— START OF Provided data —

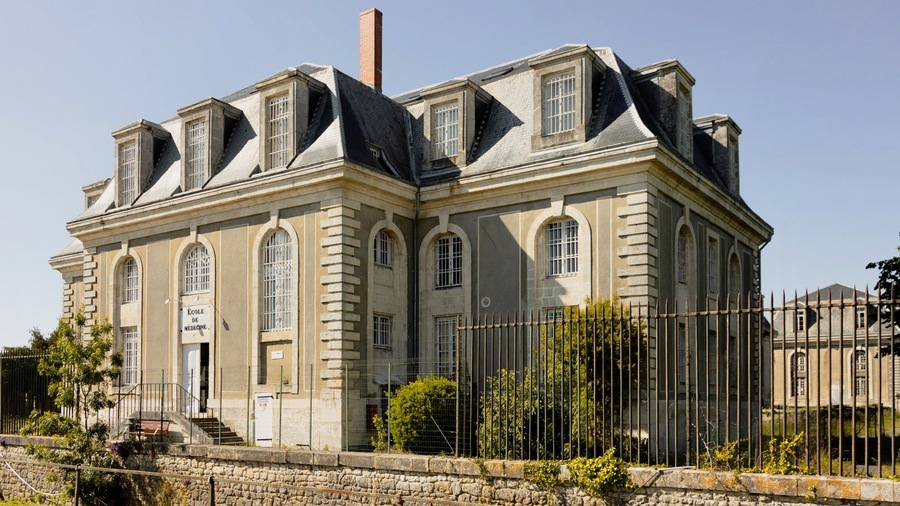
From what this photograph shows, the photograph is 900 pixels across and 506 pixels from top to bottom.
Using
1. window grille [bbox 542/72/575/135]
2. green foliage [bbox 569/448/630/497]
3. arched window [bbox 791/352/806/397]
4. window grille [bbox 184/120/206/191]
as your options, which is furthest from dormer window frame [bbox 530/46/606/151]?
green foliage [bbox 569/448/630/497]

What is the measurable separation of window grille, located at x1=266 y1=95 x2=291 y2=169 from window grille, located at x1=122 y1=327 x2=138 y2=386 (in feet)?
22.7

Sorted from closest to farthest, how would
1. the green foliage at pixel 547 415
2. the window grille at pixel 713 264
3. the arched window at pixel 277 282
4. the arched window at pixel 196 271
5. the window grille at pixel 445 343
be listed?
1. the green foliage at pixel 547 415
2. the arched window at pixel 277 282
3. the window grille at pixel 445 343
4. the window grille at pixel 713 264
5. the arched window at pixel 196 271

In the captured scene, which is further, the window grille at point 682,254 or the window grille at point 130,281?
the window grille at point 130,281

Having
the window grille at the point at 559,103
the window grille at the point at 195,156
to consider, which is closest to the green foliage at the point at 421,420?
the window grille at the point at 559,103

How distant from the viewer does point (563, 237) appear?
19.1 meters

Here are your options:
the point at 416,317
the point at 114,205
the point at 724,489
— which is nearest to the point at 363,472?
the point at 724,489

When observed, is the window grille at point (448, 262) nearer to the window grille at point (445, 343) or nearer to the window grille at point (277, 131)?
the window grille at point (445, 343)

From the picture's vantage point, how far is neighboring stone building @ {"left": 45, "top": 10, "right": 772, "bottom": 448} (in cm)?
1866

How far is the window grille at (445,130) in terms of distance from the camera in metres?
21.2

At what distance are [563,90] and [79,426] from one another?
12827 mm

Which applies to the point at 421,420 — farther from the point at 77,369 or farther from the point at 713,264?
the point at 713,264

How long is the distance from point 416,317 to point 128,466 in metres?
7.33

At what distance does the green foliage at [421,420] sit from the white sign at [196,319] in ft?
24.5

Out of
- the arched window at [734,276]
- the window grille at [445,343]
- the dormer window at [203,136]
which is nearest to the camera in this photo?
the window grille at [445,343]
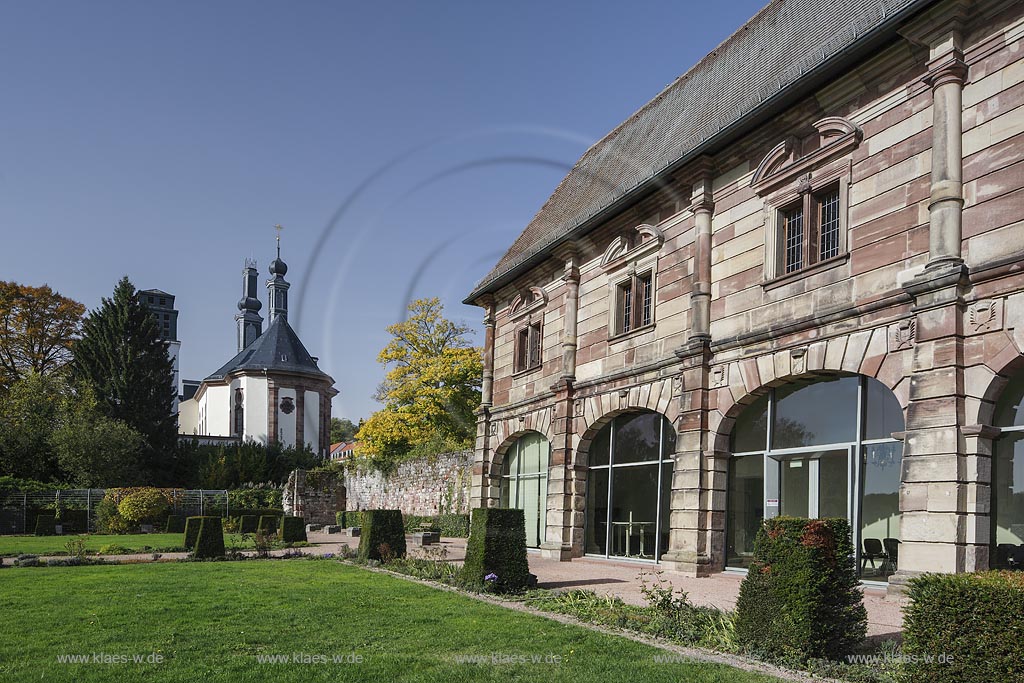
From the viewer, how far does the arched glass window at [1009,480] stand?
1055 cm

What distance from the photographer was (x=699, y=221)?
16.7 m

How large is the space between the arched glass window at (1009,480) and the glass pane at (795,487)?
3.41m

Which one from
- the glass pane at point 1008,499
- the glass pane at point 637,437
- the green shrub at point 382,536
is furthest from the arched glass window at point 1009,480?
the green shrub at point 382,536

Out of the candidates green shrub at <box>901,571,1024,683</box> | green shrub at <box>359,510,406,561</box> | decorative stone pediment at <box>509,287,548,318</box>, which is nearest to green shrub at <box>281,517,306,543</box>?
green shrub at <box>359,510,406,561</box>

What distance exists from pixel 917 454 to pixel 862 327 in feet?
7.44

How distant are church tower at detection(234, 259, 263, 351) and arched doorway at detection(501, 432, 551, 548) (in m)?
74.6

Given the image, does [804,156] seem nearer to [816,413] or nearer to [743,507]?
[816,413]

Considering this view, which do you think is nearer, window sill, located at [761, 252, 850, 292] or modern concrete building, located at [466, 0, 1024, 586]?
modern concrete building, located at [466, 0, 1024, 586]

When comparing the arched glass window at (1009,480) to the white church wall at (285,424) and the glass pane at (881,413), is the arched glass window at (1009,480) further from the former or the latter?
the white church wall at (285,424)

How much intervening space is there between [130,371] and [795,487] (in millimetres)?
45226

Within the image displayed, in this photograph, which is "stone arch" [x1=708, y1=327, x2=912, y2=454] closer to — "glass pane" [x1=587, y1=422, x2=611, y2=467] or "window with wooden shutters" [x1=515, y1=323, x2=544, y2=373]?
"glass pane" [x1=587, y1=422, x2=611, y2=467]

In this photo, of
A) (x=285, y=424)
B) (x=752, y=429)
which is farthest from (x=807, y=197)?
(x=285, y=424)

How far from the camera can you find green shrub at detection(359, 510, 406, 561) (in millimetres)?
19141

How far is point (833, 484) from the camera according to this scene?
1341cm
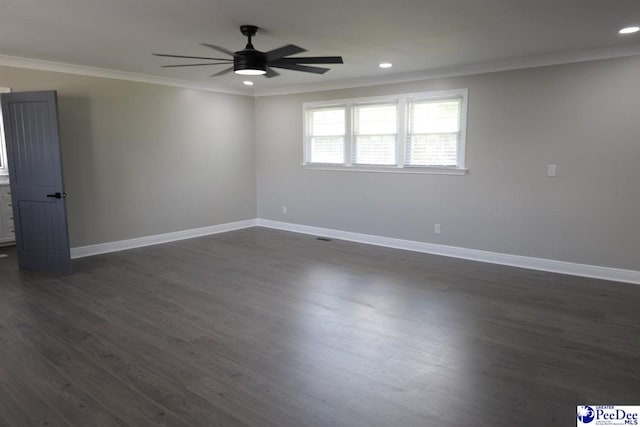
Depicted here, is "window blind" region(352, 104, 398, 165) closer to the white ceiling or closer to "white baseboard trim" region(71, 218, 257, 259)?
the white ceiling

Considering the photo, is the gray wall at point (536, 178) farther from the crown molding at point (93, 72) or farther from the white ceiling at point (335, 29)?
the crown molding at point (93, 72)

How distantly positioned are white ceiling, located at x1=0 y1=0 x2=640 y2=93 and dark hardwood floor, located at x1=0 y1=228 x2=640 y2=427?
256cm

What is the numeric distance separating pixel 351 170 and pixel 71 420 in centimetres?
513

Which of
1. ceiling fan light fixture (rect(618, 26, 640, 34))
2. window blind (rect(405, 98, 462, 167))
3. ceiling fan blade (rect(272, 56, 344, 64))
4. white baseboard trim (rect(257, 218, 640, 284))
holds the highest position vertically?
ceiling fan light fixture (rect(618, 26, 640, 34))

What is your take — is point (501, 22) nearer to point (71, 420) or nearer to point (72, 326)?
point (71, 420)

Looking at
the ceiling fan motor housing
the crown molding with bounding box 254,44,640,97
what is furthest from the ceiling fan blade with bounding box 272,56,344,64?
the crown molding with bounding box 254,44,640,97

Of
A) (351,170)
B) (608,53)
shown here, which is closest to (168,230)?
(351,170)

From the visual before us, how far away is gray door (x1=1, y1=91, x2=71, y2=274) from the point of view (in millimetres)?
4609

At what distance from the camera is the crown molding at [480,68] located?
4.36 meters

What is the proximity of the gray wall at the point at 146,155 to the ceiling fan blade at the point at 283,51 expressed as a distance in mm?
3401

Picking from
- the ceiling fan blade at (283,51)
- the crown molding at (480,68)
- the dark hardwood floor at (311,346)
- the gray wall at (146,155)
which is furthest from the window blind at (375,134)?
the ceiling fan blade at (283,51)

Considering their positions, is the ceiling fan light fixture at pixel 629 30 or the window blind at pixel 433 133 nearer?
the ceiling fan light fixture at pixel 629 30

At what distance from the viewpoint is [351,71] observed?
562cm

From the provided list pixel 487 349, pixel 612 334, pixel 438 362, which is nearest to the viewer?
pixel 438 362
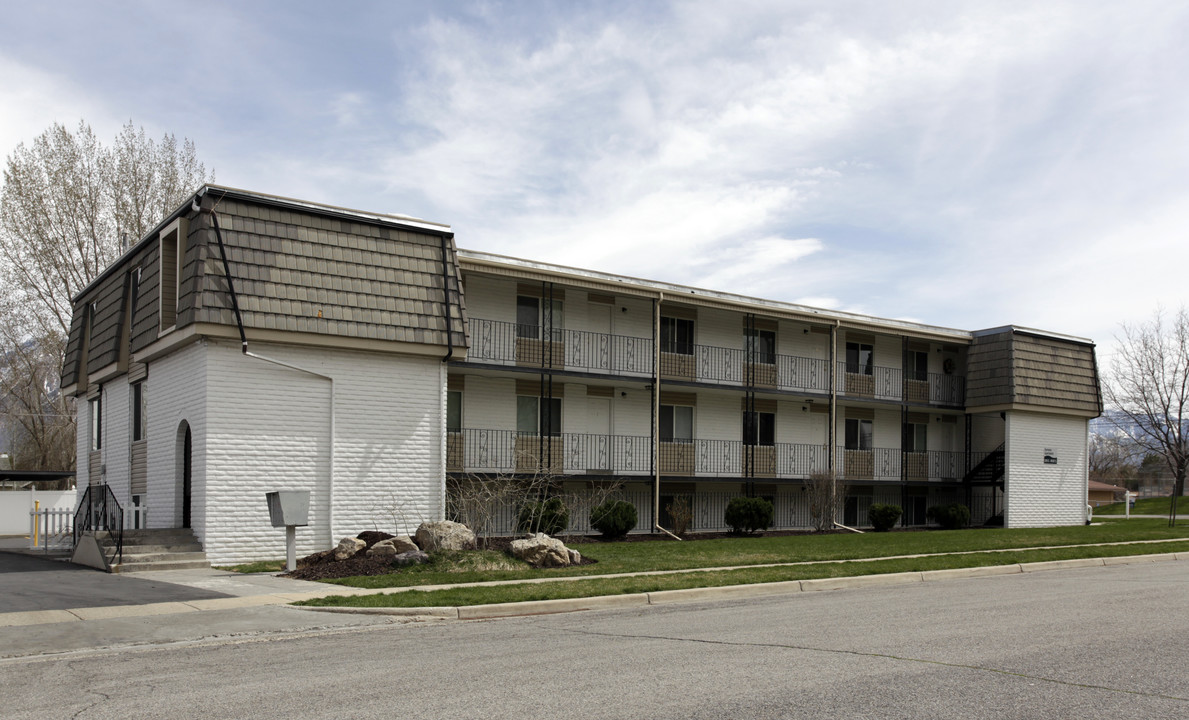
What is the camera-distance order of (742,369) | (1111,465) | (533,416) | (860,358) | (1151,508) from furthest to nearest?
1. (1111,465)
2. (1151,508)
3. (860,358)
4. (742,369)
5. (533,416)

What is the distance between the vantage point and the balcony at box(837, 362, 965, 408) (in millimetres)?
31656

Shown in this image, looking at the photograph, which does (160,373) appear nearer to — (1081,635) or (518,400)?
(518,400)

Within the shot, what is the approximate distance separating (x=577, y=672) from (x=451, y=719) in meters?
1.79

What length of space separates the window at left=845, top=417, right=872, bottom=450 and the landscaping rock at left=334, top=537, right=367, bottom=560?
1985 centimetres

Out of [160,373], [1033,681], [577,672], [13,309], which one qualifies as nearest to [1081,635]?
[1033,681]

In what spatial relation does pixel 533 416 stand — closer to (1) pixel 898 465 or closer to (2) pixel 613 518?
(2) pixel 613 518

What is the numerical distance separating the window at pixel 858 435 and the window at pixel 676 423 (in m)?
6.49

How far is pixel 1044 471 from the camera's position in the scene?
3334cm

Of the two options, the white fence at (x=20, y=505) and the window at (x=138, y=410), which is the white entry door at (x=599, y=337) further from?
the white fence at (x=20, y=505)

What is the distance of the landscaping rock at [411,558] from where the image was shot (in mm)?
15672

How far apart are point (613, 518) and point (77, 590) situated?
1285cm

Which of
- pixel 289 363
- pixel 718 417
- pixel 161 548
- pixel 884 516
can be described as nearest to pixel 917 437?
pixel 884 516

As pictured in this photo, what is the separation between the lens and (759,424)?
99.3ft

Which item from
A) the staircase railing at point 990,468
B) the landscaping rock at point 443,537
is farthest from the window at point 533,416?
the staircase railing at point 990,468
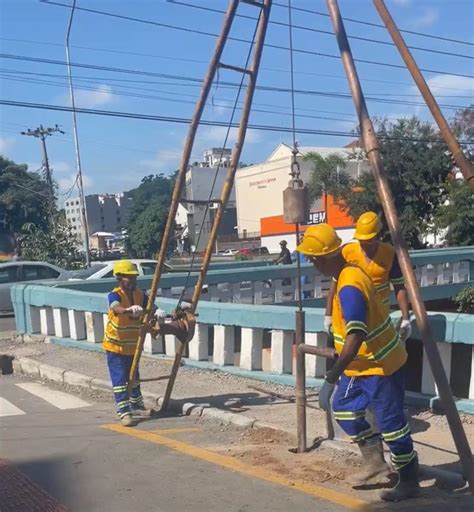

— END OF Provided data —

Task: Quote the lines of the data above from the start through the line containing "19.1 meters", including that line. Leave the pictures out of your answer.

Result of this exercise:
From what this photograph shows, the photograph is 900 pixels across and 506 pixels from top to bottom.
Using
1. window grille [bbox 542/72/575/135]
2. green foliage [bbox 569/448/630/497]
3. arched window [bbox 791/352/806/397]
4. window grille [bbox 184/120/206/191]
as your options, which is furthest from dormer window frame [bbox 530/46/606/151]?
green foliage [bbox 569/448/630/497]

What is the measurable separation of window grille, located at x1=266 y1=95 x2=291 y2=169 from window grille, located at x1=122 y1=327 x2=138 y2=386 (in feet)?
22.7

Sorted from closest to farthest, how would
1. the green foliage at pixel 547 415
2. the window grille at pixel 713 264
3. the arched window at pixel 277 282
4. the arched window at pixel 196 271
5. the window grille at pixel 445 343
be listed?
1. the green foliage at pixel 547 415
2. the arched window at pixel 277 282
3. the window grille at pixel 445 343
4. the window grille at pixel 713 264
5. the arched window at pixel 196 271

In the captured scene, which is further, the window grille at point 682,254 or the window grille at point 130,281?
the window grille at point 130,281

Having
the window grille at the point at 559,103
the window grille at the point at 195,156
to consider, which is closest to the green foliage at the point at 421,420?
the window grille at the point at 559,103

How distant from the viewer does point (563, 237) appear?
19.1 meters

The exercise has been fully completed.